This is an expansion of my response to a comment from Reginald Shepherd regarding one of my posts below:
I’ve never developed a settled opinion on the relationship between poetic complexity and poetic durability. Do Shakespeare’s sonnets trump Michael Drayton’s because they are more complex? (They are more complex both conceptually and rhetorically.) And if so, are we to value Conrad Aiken above William Carlos Williams, for example, or Louis Zukofsky above Philip Levine?
These are ultimately questions involving The Canon and the people in charge of it. I do not mean you and me, of course. I mean the Poetic-Critical Complex (akin to the military-industrial complex) that thrives on mumbo-jumbo and secret hand-signs; the ersatz-priestly literary class that maintains its power by convincing a rather gullible percentage of the public that only members of the Complex can understand the culture’s most important poems. (I once had a professor who proclaimed that critics are more important than the writers they explicate because the public would never understand the latter without the good offices of the former. No joke.) Since the Complex decides the shape of the Canon, we have generations of students bludgeoned into thinking that “The Waste Land” is a great poem, that they are to blame for the incomprehensibility of The Cantos, and that if “An Ordinary Evening in New Haven” seems boring, the fault lies not in Stevens’s stars but in themselves. My view of all this leads me to see the “post-modern” as a splinter-cult: Dissenters from the main orthodoxy yes, but finally just another flavor of the Complex.
Whether The Canon is traditional or post-modern*, it is a construct of arbiters whose livelihoods depend on the complexity of the works they’ve included. No complexity, no arcane explication; no arcane explication, no Ph.D.; no Ph.D., no tenure. In his book The Poetry Home Repair Manual: Practical Advice for Beginning Poets, Ted Kooser notes (citing Karl Shapiro) that “the poetry of the twentieth century was the first poetry that had to be taught.” This is arguable, but what is not arguable is the fact that whole reputations have come to depend on the complexity of texts.

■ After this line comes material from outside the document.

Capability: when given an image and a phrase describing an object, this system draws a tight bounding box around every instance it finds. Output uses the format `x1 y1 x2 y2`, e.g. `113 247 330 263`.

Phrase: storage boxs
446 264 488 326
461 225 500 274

I wish I could draw some conclusions from this. All I feel sure of at this point is the fact that not all complexity is created equal, that The Canon is clearly the creation of people with a professional stake in keeping simplicity out of it, and that simplicity per se is no more to be valued than complexity per se. I’m also aware that I seem to be searching for a theory, but trust me, I am not: theories always pale in comparison with reality. (Is that statement in itself a theory? Uh, oh.) However such thinking might proceed, I hope it might lead to an approach to poetry that does not alienate the vast community of human beings who, as Williams put it, “die miserably every day for lack of what is found there.”
* One indication of the splinter-cult nature of this subgroup is the fact that its members can’t give themselves a name that actually lets go of the Complex.